L’attenzione ai nuovi problemi di sicurezza delle città e alle nuove politiche di sicurezza urbana è, in Italia, assai recente e risale al 1992-1993. Uno dei primi strumenti di integrazione delle politiche di sicurezza è stato il Comitato per l’ordine e la sicurezza pubblica. Questo Comitato, costituito per effetto della legge di riforma della Polizia n. 121 del 1° aprile 1981, è organo ausiliario di consulenza del prefetto, che lo presiede, per l’esercizio delle sue attribuzioni di autorità provinciale di pubblica sicurezza ed era originariamente composto dal questore e dai comandanti provinciali dell’Arma dei Carabinieri e del corpo della Guardia di Finanza. Si trattava in pratica dello strumento attraverso il quale il prefetto avrebbe dovuto coordinare l’attività delle forze nazionali di polizia sul territorio. La stessa legge faceva poi cenno alla possibilità per il prefetto di

“convocare i responsabili delle amministrazioni dello Stato e degli enti locali”, il che

rendeva del tutto evidente la posizione subordinata e marginale degli enti locali nelle politiche di sicurezza.

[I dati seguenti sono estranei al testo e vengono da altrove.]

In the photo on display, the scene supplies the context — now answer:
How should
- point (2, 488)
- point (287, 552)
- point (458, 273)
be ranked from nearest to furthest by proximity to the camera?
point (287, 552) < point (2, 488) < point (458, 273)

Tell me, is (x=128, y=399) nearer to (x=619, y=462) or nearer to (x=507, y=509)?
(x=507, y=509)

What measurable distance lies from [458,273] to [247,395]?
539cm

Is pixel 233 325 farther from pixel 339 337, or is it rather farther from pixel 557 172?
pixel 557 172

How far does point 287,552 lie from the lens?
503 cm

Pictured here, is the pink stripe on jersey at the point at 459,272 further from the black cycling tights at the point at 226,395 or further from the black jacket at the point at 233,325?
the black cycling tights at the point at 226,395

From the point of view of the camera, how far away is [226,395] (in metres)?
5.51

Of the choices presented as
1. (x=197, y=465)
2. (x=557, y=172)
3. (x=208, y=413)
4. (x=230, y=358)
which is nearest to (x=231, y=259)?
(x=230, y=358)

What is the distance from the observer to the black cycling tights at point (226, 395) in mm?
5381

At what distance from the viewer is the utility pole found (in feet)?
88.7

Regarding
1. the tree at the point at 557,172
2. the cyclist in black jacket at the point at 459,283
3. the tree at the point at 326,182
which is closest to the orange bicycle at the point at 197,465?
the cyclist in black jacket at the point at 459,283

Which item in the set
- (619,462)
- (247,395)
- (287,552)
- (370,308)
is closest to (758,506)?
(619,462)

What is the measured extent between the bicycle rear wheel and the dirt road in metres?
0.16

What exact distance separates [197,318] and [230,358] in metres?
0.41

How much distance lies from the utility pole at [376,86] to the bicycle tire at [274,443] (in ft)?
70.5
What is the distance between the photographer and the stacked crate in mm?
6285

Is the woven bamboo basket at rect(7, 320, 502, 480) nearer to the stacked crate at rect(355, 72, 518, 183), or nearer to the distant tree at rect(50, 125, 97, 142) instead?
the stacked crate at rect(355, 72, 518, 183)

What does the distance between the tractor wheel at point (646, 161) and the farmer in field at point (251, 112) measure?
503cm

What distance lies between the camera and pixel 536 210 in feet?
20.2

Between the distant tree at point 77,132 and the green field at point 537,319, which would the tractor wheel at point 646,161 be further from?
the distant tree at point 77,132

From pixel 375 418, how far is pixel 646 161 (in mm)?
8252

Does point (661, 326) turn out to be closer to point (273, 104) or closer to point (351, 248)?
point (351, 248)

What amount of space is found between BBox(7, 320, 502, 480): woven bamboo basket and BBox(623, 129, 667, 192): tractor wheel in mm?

Le modifiche intervenute nei primi anni ’90 nella domanda di sicurezza da parte dei cittadini, spinge sempre più spesso prefetti e sindaci a consultarsi sulla consistenza dei problemi e sulle misure da adottare, con la conseguenza che in molte città la presenza dei sindaci dei capoluoghi diventa, da sporadica, a regolare. E’ così che il Comitato, oltre che essere il luogo di coordinamento delle forze di polizia, diventa anche il luogo del confronto, se non della concertazione, fra prefetto e sindaco.